Mendigos de estimação


Pode ser uma família inteira, um casal e, às vezes, há ainda o vira-latas de estimação do nosso mendigo de estimação

O RIO de Janeiro continua lançando moda. E o verão passado foi rico em tendências que outras metrópoles hão de adotar. Não me refiro ao Coqueirão na praia, árvore que virou "point" em Ipanema, roubando freqüentadores do badalado Posto Nove para seus arredores. Nem ao iPod embrulhado em camisinha não-lubrificada, para evitar contaminação por areia, água e outras substâncias. Tendência forte mesmo, com boa chance de se espalhar, é a dos mendigos de estimação.

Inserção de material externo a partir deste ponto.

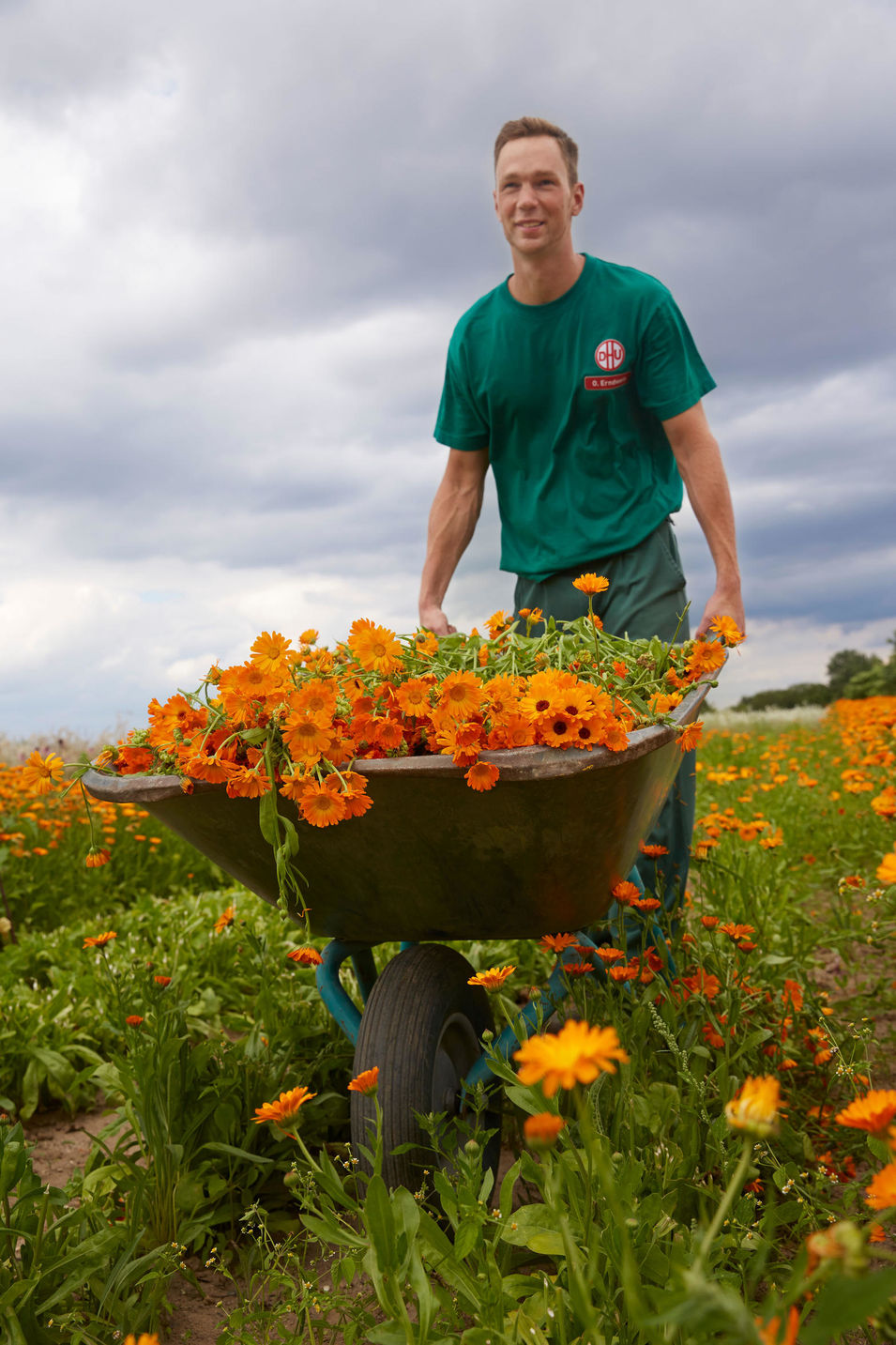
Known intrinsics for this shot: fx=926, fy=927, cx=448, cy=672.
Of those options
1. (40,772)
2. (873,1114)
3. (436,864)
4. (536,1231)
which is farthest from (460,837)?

Tudo começou quando proibiram os chuveirinhos nas marquises dos prédios cariocas. Era a onda do verão passado, que sobreviveu até o começo deste ano, quando as autoridades (risos) implicaram com a coisa. Os chamados chuveirinhos eram canos de PVC furados que, grudados às marquises de prédios da zona sul, molhavam a população de rua que tivesse eleito aquele naco de calçada como residência.
Ou seja: quando deitava um mendigo sob um desses prédios, e o sujeito já se ajeitava sobre o papelão para descansar, o porteiro ou alguma síndica (por vezes uma controversa cocoroca, por vezes cidadã realmente alegre, mas com uma quedinha pelo nazi-fascismo) ligava a torneira. E o cano, que cobria, de cima, a calçada inteira, dava banho no pobre.
Pois um dia as autoridades (risos) proibiram o chuveirinho nazista. O carioca, adepto de modismos radicais, logo abraçou outra solução. Abraçou meio a contragosto. Pois a solução fedia: era a vez de adotar mendigos de estimação.
Pode ser uma família inteira, um casal e, às vezes, há ainda o vira-latas de estimação do mendigo de estimação -que também vira latas. O fato é que passou a ser mais vantajoso para os moradores dos predinhos de altos IPTUs manterem sob suas marquises mendigos de confiança.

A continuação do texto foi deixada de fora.